I am new to CUDA and I am trying to write a efficient kernel function for parsing a packet containing ‘k’ different messages each of different length (which I know). This is what I have done.

//head ----> pointing to a page locked memory i.e start of the packet

//k -----> Number of messages in the packet

host_func()

{

   cudaHostGetDevicePointer(&d_dataPtr, head, 0);

int *h_bytes;

   cudaHostAlloc((void**)&h_bytes, sizeof(int), cudaHostAllocWriteCombined | cudaHostAllocMapped);

   *h_bytes = 0;

   cudaHostGetDevicePointer(&d_bytes, h_bytes, 0);

kernel<<<1,26>>>(d_dataPtr, d_bytes, k);

   cudaThreadSynchronize();

}

__global__ void kernel(char *data, int *bytesProcessed, int *numOfMessages)

{

   int temp = 0;

for(int i=0;i<*numOfMessages;i++)

   {

      switch(*data)

      {

         case 'A':

            //do some processing

            temp = sizeof(MessageA);

            break;

         case 'B':

            //do some processing

            temp = sizeof(MessageB);

            break;

case 'C':

            //do some processing

            temp = sizeof(MessageB);

            break;

      }

      data += temp;

      *bytesProcessed += temp;

   }

}

I am trying to write the kernel so that all messages with same type are processed on same thread.

Thanks in advance for your help!!

Unless all of the threads in a warp process the same message type, this will be extremely inefficient as different message types will be executed sequentially.

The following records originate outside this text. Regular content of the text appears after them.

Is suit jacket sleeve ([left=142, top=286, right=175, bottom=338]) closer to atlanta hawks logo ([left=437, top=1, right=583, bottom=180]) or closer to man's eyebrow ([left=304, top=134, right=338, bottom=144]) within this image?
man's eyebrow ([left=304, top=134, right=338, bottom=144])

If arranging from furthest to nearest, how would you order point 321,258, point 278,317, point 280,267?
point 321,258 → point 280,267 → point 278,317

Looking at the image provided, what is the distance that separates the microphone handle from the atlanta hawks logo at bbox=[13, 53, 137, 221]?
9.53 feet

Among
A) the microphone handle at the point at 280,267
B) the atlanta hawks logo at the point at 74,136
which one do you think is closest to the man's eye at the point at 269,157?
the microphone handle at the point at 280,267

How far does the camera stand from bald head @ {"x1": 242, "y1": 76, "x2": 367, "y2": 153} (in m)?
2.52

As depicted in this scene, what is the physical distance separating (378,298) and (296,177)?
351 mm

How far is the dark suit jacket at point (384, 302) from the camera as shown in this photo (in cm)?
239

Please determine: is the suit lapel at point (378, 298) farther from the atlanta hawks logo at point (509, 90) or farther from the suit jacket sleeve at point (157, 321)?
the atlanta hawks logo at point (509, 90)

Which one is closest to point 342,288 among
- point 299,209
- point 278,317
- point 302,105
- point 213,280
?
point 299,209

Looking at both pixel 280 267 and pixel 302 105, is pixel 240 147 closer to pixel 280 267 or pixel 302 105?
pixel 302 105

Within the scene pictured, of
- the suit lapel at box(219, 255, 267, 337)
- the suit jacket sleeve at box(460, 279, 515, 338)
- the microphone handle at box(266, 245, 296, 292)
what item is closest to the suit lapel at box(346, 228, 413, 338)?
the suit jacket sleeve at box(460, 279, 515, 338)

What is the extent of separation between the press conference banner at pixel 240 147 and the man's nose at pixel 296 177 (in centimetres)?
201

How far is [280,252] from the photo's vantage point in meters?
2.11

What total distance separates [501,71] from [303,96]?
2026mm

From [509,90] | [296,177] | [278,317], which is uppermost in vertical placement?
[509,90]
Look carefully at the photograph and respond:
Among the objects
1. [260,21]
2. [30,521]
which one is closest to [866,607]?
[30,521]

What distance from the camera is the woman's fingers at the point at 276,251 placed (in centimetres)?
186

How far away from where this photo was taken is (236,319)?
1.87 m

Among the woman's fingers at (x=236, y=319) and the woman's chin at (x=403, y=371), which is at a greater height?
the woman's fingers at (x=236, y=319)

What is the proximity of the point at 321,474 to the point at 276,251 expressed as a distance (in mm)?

I am not able to find a way to synchronize the threads. May be adjusting the number of blocks so that a particular thread processes single message. Any idea of how to do that?

You need to know yourself if there is any particular order in the message types that you can exploit.

For the CUDA programming model and its mapping to the hardware, I’d recommend to make yourself familiar with chapters 2 and 4 of the Programming Guide before spending too much time thinking about the algorithm.